Sisse Fjelsted Rasmussen ist die CFO der Stark Group.
Sisse Fjelsted Rasmussen ist die CFO der Stark Group. (Quelle: Stark Deutschland GmbH)

Industrie 2023-12-28T23:00:00Z Starkes Jahr für die Stark Gruppe

Die Stark Gruppe erzielte einen Nettoumsatz von mehr als sieben Milliarden Euro im Geschäftsjahr 2022/2023, trotz neuer Akquisition im Vereinigten Königreich.

Aufgrund der schwankenden Situation der Bauwirtschaft erwies sich das Geschäftsjahr 2022/2023 als unvorhersehbar.Die erste Hälfte sei von Wachstum geprägt gewesen, gefolgt von rückläufigen Märkten in der zweiten Hälfte des Geschäftsjahres.

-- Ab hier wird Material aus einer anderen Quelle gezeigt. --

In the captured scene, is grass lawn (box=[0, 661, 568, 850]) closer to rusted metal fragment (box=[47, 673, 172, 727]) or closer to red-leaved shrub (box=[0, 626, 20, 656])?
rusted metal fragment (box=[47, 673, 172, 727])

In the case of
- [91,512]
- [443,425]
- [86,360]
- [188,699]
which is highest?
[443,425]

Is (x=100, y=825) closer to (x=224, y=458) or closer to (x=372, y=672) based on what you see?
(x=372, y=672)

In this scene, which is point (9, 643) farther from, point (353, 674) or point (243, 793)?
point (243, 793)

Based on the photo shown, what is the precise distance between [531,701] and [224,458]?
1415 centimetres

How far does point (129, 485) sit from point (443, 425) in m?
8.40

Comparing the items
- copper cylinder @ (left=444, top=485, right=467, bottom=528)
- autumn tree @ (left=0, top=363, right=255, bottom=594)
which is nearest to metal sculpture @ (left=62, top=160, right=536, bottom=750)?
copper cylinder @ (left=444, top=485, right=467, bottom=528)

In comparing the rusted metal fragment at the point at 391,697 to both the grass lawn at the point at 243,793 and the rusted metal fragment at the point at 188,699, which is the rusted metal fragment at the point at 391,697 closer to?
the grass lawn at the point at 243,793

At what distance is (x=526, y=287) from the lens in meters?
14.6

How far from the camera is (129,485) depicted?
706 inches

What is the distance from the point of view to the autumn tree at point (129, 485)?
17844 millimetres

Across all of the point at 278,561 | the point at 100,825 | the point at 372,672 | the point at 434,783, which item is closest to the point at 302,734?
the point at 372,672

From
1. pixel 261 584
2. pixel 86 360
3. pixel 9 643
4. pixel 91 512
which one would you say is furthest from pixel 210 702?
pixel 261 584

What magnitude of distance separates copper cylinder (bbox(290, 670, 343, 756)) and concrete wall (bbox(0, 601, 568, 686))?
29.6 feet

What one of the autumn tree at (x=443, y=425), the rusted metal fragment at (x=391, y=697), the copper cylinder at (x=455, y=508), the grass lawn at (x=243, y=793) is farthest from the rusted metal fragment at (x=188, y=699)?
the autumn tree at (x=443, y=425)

„Wir liefern ein starkes Ergebnis in einem Jahr, das in vielerlei Hinsicht schwierig zu steuern war.“

Sisse Fjelsted Rasmussen, CFO Stark Group

Der Fokus liege darauf, ein finanziell gesundes Unternehmen zu schaffen, das bereit sei, die Wachstumschancen zu ergreifen, die sich bieten, wenn die Schockeffekte abklingen, so Rasmussen weiter.

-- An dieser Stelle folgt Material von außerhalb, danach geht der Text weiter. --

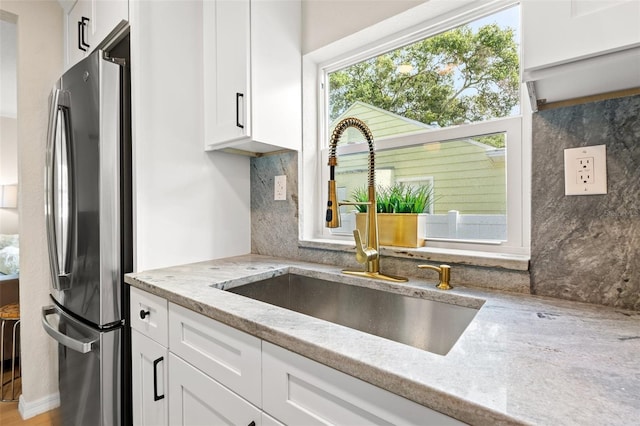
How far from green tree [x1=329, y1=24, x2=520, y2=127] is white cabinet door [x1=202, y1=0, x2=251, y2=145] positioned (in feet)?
1.89

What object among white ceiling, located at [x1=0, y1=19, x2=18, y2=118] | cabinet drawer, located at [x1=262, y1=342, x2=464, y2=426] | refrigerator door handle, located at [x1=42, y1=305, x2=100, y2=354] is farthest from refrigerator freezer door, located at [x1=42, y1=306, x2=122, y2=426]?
white ceiling, located at [x1=0, y1=19, x2=18, y2=118]

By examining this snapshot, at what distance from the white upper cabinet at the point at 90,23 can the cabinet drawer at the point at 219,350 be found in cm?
128

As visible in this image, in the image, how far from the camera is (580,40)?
60cm

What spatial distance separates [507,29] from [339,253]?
1086mm

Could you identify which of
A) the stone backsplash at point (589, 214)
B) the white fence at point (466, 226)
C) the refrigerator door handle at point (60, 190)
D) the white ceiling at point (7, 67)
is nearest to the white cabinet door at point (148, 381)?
the refrigerator door handle at point (60, 190)

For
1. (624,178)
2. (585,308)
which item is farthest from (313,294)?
(624,178)

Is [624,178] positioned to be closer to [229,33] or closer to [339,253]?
[339,253]

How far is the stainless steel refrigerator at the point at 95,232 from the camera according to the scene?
49.0 inches

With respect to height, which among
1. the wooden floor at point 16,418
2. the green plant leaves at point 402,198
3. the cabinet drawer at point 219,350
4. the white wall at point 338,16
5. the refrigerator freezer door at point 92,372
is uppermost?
the white wall at point 338,16

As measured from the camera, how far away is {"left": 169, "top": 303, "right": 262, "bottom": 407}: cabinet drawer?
2.55 feet

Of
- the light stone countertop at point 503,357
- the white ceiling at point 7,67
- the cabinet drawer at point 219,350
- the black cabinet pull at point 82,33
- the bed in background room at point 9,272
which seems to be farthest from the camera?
the bed in background room at point 9,272

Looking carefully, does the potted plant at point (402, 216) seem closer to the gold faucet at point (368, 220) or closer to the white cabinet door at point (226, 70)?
the gold faucet at point (368, 220)

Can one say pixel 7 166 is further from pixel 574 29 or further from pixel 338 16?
pixel 574 29

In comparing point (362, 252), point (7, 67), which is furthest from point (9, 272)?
point (362, 252)
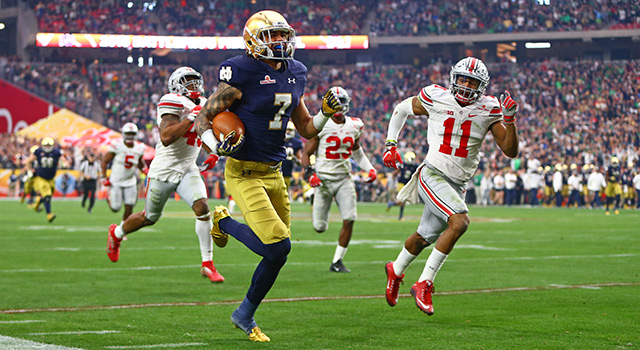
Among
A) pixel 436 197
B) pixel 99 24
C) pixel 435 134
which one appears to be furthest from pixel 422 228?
pixel 99 24

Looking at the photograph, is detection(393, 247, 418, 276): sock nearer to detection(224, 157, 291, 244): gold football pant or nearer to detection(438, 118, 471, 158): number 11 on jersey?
detection(438, 118, 471, 158): number 11 on jersey

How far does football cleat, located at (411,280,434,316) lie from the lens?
635cm

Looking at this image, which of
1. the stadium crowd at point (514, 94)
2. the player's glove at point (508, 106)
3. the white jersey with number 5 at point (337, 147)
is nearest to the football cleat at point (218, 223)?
the player's glove at point (508, 106)

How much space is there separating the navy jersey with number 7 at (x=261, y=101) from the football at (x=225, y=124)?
8 centimetres

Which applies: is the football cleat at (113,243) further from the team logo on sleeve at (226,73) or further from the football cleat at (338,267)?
the team logo on sleeve at (226,73)

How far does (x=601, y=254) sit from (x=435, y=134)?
6299 millimetres

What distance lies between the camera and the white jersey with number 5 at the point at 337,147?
11.1 m

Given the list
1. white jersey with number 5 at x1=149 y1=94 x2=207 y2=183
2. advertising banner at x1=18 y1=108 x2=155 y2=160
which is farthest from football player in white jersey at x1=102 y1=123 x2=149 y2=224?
advertising banner at x1=18 y1=108 x2=155 y2=160

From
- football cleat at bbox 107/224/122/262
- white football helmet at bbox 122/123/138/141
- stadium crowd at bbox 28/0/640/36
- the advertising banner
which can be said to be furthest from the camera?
stadium crowd at bbox 28/0/640/36

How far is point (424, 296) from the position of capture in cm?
647

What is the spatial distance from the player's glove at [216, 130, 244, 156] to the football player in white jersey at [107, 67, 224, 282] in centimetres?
335

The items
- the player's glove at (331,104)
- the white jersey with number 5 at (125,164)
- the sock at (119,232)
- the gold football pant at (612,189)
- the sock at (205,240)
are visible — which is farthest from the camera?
the gold football pant at (612,189)

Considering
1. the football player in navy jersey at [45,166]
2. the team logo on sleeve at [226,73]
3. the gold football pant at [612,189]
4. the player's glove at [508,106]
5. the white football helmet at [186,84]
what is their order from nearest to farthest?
1. the team logo on sleeve at [226,73]
2. the player's glove at [508,106]
3. the white football helmet at [186,84]
4. the football player in navy jersey at [45,166]
5. the gold football pant at [612,189]

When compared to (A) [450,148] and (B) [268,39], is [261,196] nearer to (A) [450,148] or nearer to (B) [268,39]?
(B) [268,39]
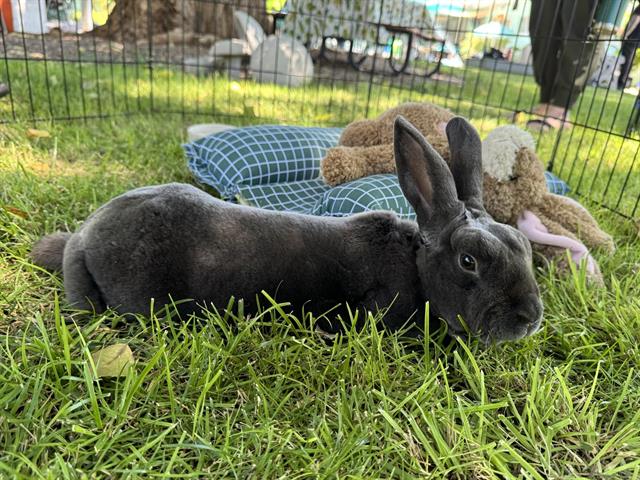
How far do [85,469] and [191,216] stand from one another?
0.64 m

Das Nettoumsatzwachstum von 17,7 Prozent wurde unter anderem von der Übernahme einer Baustoffhandelskette im Vereinigten Königreich im Februar 2023 getragen. Ein straffes Kostenmanagement und die Nutzung von Größenvorteilen sorgten für ein EBITDA von 456  Millionen Euro, das nahe an den Rekordwert des Vorjahres heranreichte, erklärt das Unternehmen.

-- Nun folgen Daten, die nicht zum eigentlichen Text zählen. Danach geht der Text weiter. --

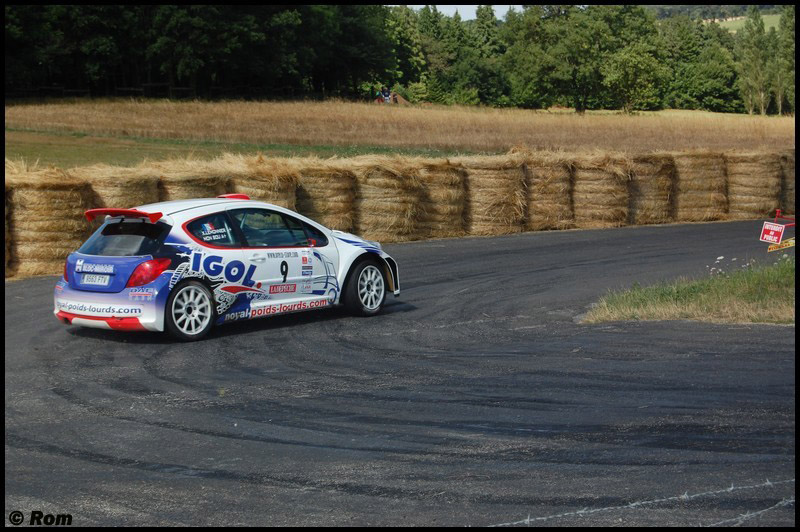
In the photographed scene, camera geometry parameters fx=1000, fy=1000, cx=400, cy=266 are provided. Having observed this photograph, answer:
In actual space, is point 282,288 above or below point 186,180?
below

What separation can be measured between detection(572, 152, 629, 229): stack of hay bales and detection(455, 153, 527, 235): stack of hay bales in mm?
1726

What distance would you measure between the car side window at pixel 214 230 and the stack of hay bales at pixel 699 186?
587 inches

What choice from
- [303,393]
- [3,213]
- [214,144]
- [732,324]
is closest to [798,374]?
[732,324]

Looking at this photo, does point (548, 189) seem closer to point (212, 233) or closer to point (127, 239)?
point (212, 233)

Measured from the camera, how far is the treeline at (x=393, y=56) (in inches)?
2904

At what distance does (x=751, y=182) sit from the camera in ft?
80.5

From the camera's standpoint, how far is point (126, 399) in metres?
8.56

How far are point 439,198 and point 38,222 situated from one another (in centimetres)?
826

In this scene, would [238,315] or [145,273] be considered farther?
[238,315]

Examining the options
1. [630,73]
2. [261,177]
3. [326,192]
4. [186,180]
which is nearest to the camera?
[186,180]

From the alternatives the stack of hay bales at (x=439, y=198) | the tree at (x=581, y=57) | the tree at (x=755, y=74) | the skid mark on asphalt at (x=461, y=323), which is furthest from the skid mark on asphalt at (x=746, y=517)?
the tree at (x=755, y=74)

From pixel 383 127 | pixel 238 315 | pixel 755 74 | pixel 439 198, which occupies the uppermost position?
pixel 755 74

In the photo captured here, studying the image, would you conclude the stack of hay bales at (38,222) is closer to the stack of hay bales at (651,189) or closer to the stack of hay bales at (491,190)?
the stack of hay bales at (491,190)

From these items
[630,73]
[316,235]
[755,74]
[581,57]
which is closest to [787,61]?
[755,74]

Durch 30 Akquisitionen konnte die Gruppe von 2020 bis 2023 ein durchschnittliches jährliches Nettoumsatzwachstum von 20 Prozent erzielen. Für das Geschäftsjahr 2023/2024 erwartet sie einen Nettoumsatz von 8 bis 8,6 Milliarden Euro und ein bereinigtes EBITDA von 420 bis 470 Millionen Euro.

Die offensive Strategie mit weiteren Investitionen und Akquisitionen soll mit einer Reihe an weiteren Initiativen bis 2027 weitergeführt werden.